The second reason is because coats move.  If you reach for a holdout and it isn't there, you're screwed.  Now you are reaching and hunting and that looks bad.  So by attaching it to your vest or pants, it remains in the same place no matter how you move.

A good place to anchor clips is your belt, and depending upon how your coat fits, the balls might be best placed behind your hips.  It may take some trial-and-error to find the proper placement.  Obviously you don't want to look like you have a "bustle" in your coat.

The type of load matters too.  I always used rubber load balls and they were quite heavy.  I did, however have some crocheted load balls that I used for my Chop Cup which were quite light.  So that is a consideration too.  Lighter is better so long as the load is still impressive.

I used to fashion my own clips out of heavy gauge wire, painted black.  I didn't have a way to solder them to safety pins, so I wrapped some thin wire, like twist-ties around the join of the two and then wrapped that with black electrical tape.  I still have a few laying around and they are in great shape.

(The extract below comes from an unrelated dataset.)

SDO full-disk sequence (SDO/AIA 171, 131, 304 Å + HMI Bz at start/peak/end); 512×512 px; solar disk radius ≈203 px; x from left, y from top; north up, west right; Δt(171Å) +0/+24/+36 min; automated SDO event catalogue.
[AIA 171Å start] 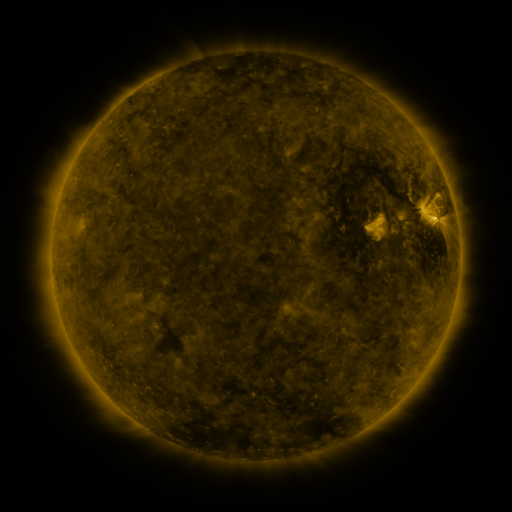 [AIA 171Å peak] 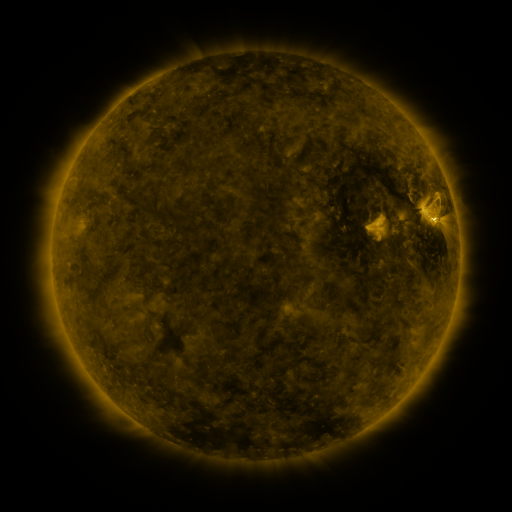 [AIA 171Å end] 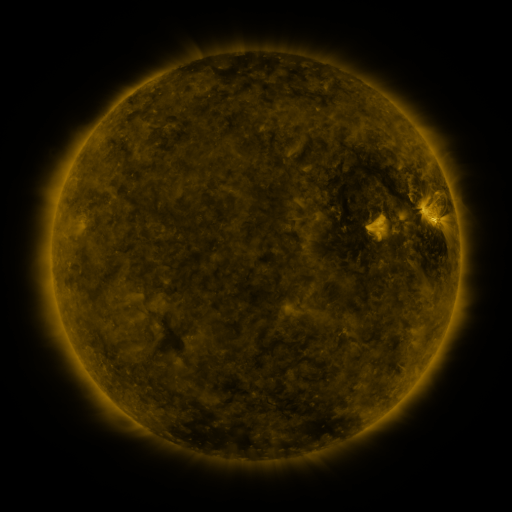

If you use jumbo coins, they can fit under your belt in the back.  I've never had one fall, but I suppose there is a chance of it.  If that is something you use, a clip can be easily fashioned.  Again, I suggest anchoring to your pants.

The main thing is whatever method you use has to be smooth.  The worst position to be in is to telegraph a steal at a bad moment.  Ruins all of the fun.  

When I did my stage act, I didn't have to even think about finding anything, I just dropped my hand and the load was there.  I rested my hand on my hip and it was there.  That's what you're shooting for.